Second, and more importantly, they ignored what abortion is: The unjustified destruction of an innocent human life, aka murder. Yes, the Roe v Wade decision made it legal, but the act itself was unchanged. So using their logic, if we legalized unjustified killings outside the womb then the murder rate would decrease. Technically they would be right, but would that really be an improvement?
One of the charts from the book shows that by standard measures, homicides have gone down dramatically over the centuries and we are seemingly safer than ever. And that is true — for those outside the womb. But pre-born human beings inside the womb live in the most dangerous place on the planet — far more dangerous than a Chicago ghetto.
Simply put, even if the authors had been correct, murders outside the womb decreased because murders inside the womb were made legal. But that didn’t reduce overall murders, it increased them! All they had done, ironically enough, was murder the future murderers before they murdered. Oh, and they also killed a bunch of non-murderers — tens of millions of them. At least the book did get one thing right: Legalized abortion dramatically increased abortions.
This brings to mind Bill Bennett’s comments on this theory, when he noted that killing black babies would reduce crime while simultaneously noting how evil the abortions would be.

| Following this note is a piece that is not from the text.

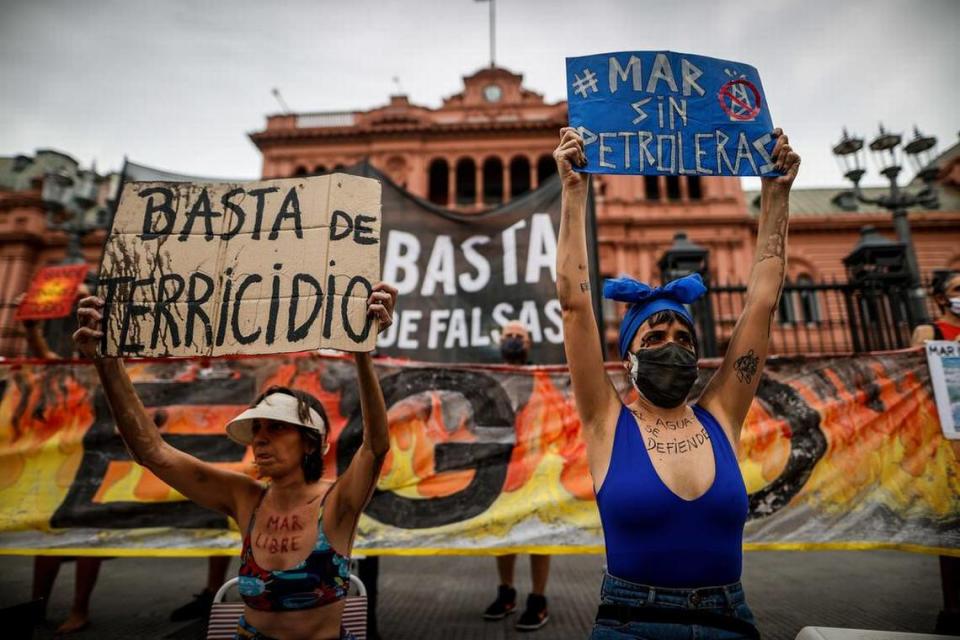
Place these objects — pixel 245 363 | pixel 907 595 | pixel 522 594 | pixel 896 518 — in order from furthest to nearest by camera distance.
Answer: pixel 522 594 → pixel 907 595 → pixel 245 363 → pixel 896 518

Of course, the Left still tried to brand his comments as racist, even though they are a mostly white group supporting mostly rich, white, male abortionists who kill black babies at a rate three times that of whites. But they definitely aren’t racists . . .
All murder statistics should include abortions. The real murder rate was decreasing until the 1970’s, when it spiked up dramatically. We’ve just played word games to make it appear otherwise.
Economics is not widely considered to be one of the sexier sciences. The annual Nobel Prize winner in that field never receives as much publicity as his or her compatriots in peace, literature, or physics. But if such slights are based on the notion that economics is dull, or that economists are concerned only with finance itself, Steven D. Levitt will change some minds. In Freakonomics (written with Stephen J. Dubner), Levitt argues that many apparent mysteries of everyday life don’t need to be so mysterious: they could be illuminated and made even more fascinating by asking the right questions and drawing connections. For example, Levitt traces the drop in violent crime rates to a drop in violent criminals and, digging further, to the Roe v. Wade decision that preempted the existence of some people who would be born to poverty and hardship. Elsewhere, by analyzing data gathered from inner-city Chicago drug-dealing gangs, Levitt outlines a corporate structure much like McDonald’s, where the top bosses make great money while scores of underlings make something below minimum wage. And in a section that may alarm or relieve worried parents, Levitt argues that parenting methods don’t really matter much and that a backyard swimming pool is much more dangerous than a gun. These enlightening chapters are separated by effusive passages from Dubner’s 2003 profile of Levitt in The New York Times Magazine, which led to the book being written. In a book filled with bold logic, such back-patting veers Freakonomics, however briefly, away from what Levitt actually has to say. Although maybe there’s a good economic reason for that too, and we’re just not getting it yet.